**Material to process**

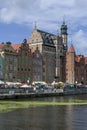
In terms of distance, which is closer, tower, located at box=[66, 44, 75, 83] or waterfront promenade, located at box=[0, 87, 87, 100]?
waterfront promenade, located at box=[0, 87, 87, 100]

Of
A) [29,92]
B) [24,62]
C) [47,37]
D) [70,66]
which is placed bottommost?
[29,92]

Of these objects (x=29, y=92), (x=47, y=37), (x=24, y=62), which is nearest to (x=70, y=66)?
(x=47, y=37)

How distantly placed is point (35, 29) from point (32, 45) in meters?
7.17

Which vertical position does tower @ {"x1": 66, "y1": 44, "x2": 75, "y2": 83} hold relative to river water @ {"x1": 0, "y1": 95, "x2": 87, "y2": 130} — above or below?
above

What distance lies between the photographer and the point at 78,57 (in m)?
178

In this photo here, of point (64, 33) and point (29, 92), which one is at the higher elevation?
point (64, 33)

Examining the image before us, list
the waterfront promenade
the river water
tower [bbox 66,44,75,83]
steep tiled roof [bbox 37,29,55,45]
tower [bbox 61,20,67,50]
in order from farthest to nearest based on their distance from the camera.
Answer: tower [bbox 61,20,67,50]
tower [bbox 66,44,75,83]
steep tiled roof [bbox 37,29,55,45]
the waterfront promenade
the river water

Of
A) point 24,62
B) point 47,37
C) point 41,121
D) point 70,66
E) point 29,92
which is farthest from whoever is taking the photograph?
point 70,66

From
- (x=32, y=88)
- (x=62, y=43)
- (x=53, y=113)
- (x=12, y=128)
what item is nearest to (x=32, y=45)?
(x=62, y=43)

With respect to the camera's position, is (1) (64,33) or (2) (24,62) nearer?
(2) (24,62)

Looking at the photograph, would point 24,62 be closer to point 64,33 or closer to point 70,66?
point 70,66

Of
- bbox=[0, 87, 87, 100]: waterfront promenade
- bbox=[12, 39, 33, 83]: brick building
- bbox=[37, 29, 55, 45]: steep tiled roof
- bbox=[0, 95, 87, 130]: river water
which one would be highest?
bbox=[37, 29, 55, 45]: steep tiled roof

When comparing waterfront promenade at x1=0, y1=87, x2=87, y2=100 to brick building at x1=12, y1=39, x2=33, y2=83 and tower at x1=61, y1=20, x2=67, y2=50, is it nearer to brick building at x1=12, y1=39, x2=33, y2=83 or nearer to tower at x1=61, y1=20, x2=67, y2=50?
brick building at x1=12, y1=39, x2=33, y2=83

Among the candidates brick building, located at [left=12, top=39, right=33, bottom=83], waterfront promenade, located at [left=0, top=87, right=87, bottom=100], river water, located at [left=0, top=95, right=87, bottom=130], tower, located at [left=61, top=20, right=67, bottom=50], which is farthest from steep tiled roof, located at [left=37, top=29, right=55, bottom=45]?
river water, located at [left=0, top=95, right=87, bottom=130]
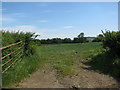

**To do**
Rewrite all of the material above, changing every "which is" to "which one is" and keeping everything else the same. Leave the pictures out of your answer.

**The result**
In terms of distance, which one is closer, tower, located at box=[66, 44, 75, 83] or waterfront promenade, located at box=[0, 87, 87, 100]?
waterfront promenade, located at box=[0, 87, 87, 100]

Of
A) [29,92]
B) [24,62]
C) [47,37]
D) [70,66]
which one is placed bottommost?
[29,92]

Of these objects (x=29, y=92), (x=47, y=37), (x=24, y=62), which one is nearest to (x=70, y=66)?
(x=47, y=37)

How distantly placed is point (35, 29) from point (32, 45) in meters?
7.17

Which vertical position does tower @ {"x1": 66, "y1": 44, "x2": 75, "y2": 83} hold relative to river water @ {"x1": 0, "y1": 95, "x2": 87, "y2": 130} — above or below?
above

What distance lies between the photographer and the point at 78,57 (in m)?
178

In this photo here, of point (64, 33) and point (29, 92), which one is at the higher elevation?
point (64, 33)

Examining the image before us, list
the waterfront promenade
the river water
tower [bbox 66,44,75,83]
steep tiled roof [bbox 37,29,55,45]
tower [bbox 61,20,67,50]
in order from farthest to nearest based on their distance from the camera.
Answer: tower [bbox 61,20,67,50]
tower [bbox 66,44,75,83]
steep tiled roof [bbox 37,29,55,45]
the waterfront promenade
the river water

Of
A) point 24,62
B) point 47,37
C) point 41,121
D) point 70,66
E) point 29,92
which one is farthest from whoever is taking the photograph?
point 70,66

From
- (x=32, y=88)
- (x=62, y=43)
- (x=53, y=113)
- (x=12, y=128)
what item is nearest to (x=32, y=45)?
(x=62, y=43)

With respect to the camera's position, is (1) (64,33) or (2) (24,62) nearer?
(2) (24,62)

Looking at the photograph, would point 24,62 be closer to point 64,33 or closer to point 70,66?
point 70,66

Of
- bbox=[0, 87, 87, 100]: waterfront promenade
- bbox=[12, 39, 33, 83]: brick building
- bbox=[37, 29, 55, 45]: steep tiled roof
- bbox=[0, 95, 87, 130]: river water
which one would be highest?
bbox=[37, 29, 55, 45]: steep tiled roof

When comparing waterfront promenade at x1=0, y1=87, x2=87, y2=100 to brick building at x1=12, y1=39, x2=33, y2=83 and tower at x1=61, y1=20, x2=67, y2=50, is it nearer to brick building at x1=12, y1=39, x2=33, y2=83 or nearer to tower at x1=61, y1=20, x2=67, y2=50?
brick building at x1=12, y1=39, x2=33, y2=83

Among the candidates brick building, located at [left=12, top=39, right=33, bottom=83], waterfront promenade, located at [left=0, top=87, right=87, bottom=100], river water, located at [left=0, top=95, right=87, bottom=130], tower, located at [left=61, top=20, right=67, bottom=50], which one is farthest from steep tiled roof, located at [left=37, top=29, right=55, bottom=45]?
river water, located at [left=0, top=95, right=87, bottom=130]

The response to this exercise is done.